Between September 22 and October 6 we did another survey of dragonflies and damselflies at REGUA and its immediate surroundings. 18 new species were added to the list for the Guapiaçu catchment, taking the total for this year to over 150 species, a testimony to the fantastic diversity of the ecosystem. Just in the wetlands next door to the lodge, already more than 60 different species can be found. Below we introduce just a few of the findings.
With the advent of spring the Gomphidae returned to the scene. A spectacular find was a dragonfly that may be the first recorded male of Praeviogomphus proprius. It will be studied further at the department of entomology of the Museu Nacional in Rio de Janeiro, thanks to the support of Prof. Alcimar do Lago Carvalho for the project. Praeviogomphus previously was only known from one female and from a few larvae. Other spectacular new gomphids were two species of Phyllocycla. Aphylla molossus, a large gomphid was also found regularly again.
Another great find was a species of Castoraeschna that may be new to science. This lovely dragonfly was found patrolling the bogs at Salinas, in the mountains above the lodge.

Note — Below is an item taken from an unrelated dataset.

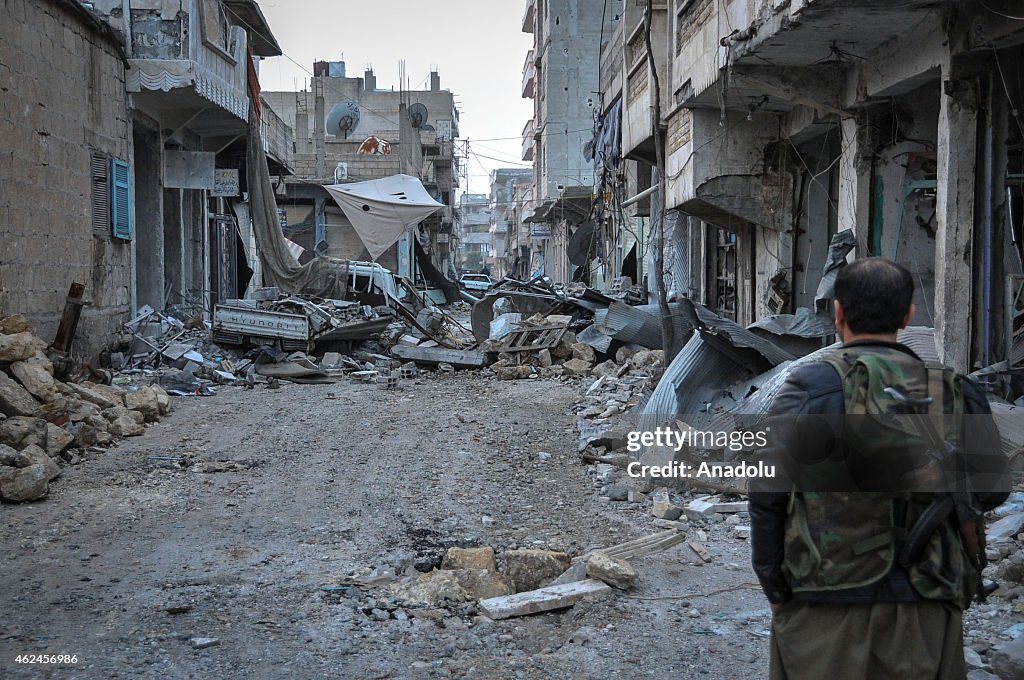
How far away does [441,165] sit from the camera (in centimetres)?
5350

Nearby an intriguing female Leptagrion was found that also still needs to be identified.
Tiny and elusive Peristicta jalmosi, only recently described, was found inhabiting a stream close to the old wetland, where males were hanging from the tips of leaves of trees in shady parts low over the water. These damsels are so small that they become next to invisible the moment they start flying. The fact that they perch in dark shady places obviously does not help either, so possibly it has been overlooked in the past.
The trails turned up two new species of Heteragrion. This fantastic genus of beautiful and big damselflies keeps on turning up new species that are often as localized and rare as they are spectacular. The specific identity of these two species still needs to be confirmed and it is well possible they are as yet undescribed. So far this year this fabulous genus has turned up seven different species, the commonest of which is H. aurantiacum, which can easily be seen at streams around the lodge. Another more regular, if uncommon and difficult to find, species is H. consors.
Clearly amongst the many attractions of REGUA is also a fantastic Odonata fauna.